Base sauces are used at curry houses to make all of the most popular curries on the menu.

Here you will find some of my favourite ways to make the curry house style base sauce/gravy.

There are so many base gravy recipes out there but these will get you results like you find at the best UK curry houses.

The base sauce is rather bland just like a chicken stock or vegetable stock is bland.

The magic happens when it hits the pan with all those other ingredients.

What does the finished base gravy/sauce look/taste like.

The finished product is quite thin like full fat milk.

When it hits the hot curry pan, it reduces down quickly because of all the vegetables that are in it.

When you try it, you will probably think this doesn’t taste like much. The base sauce needs to be bland as it is used in all the curry house favourites from mild korma to the spiciest phall.

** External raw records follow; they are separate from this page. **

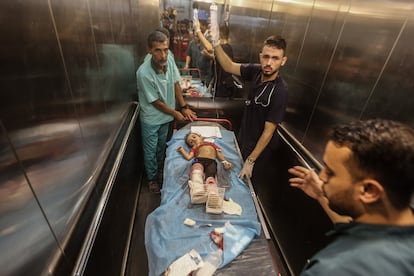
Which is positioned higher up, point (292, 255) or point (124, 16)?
point (124, 16)

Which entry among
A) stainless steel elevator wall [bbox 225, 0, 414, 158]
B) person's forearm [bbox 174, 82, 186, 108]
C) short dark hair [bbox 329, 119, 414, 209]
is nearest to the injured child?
person's forearm [bbox 174, 82, 186, 108]

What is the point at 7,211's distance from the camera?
0.64 metres

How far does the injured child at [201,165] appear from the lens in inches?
71.2

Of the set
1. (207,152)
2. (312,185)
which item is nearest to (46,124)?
(312,185)

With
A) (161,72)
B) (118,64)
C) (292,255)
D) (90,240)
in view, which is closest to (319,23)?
(161,72)

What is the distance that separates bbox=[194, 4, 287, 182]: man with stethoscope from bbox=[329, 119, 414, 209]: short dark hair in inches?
51.7

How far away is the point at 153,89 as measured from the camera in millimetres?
2502

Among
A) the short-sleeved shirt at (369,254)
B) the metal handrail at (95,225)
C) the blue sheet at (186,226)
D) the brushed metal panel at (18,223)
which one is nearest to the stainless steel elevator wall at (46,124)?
the brushed metal panel at (18,223)

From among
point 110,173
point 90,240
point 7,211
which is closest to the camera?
point 7,211

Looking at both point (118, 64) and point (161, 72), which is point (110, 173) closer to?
point (118, 64)

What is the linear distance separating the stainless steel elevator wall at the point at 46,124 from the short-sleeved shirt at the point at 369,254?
941mm

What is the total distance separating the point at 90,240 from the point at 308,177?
1248 millimetres

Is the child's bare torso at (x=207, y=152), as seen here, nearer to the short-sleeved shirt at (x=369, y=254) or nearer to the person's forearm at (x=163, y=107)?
the person's forearm at (x=163, y=107)

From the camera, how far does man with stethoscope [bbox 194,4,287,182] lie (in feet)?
6.50
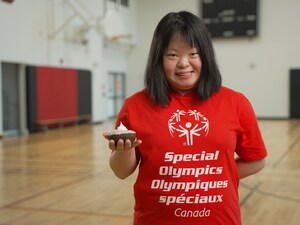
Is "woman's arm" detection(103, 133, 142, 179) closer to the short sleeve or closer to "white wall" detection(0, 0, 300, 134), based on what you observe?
the short sleeve

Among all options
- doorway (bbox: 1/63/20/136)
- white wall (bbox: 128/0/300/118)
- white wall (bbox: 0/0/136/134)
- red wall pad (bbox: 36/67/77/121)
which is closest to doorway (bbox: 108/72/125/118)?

How important is the curry base sauce?

Very! Unlike more traditional methods of cooking a curry, the base sauce was developed for speed, texture, economy and flavour.

Once made, you can whip up a delicious BIR style curry in less than 10 minutes!

When you cook a curry the authentic way, you have to finely chop onion, tomatoes, garlic, ginger… All of this takes a lot of time.

With this special sauce, all that work is done ahead of time. Just add it to your curry pan and let it help you to produce your favourite BIR curries.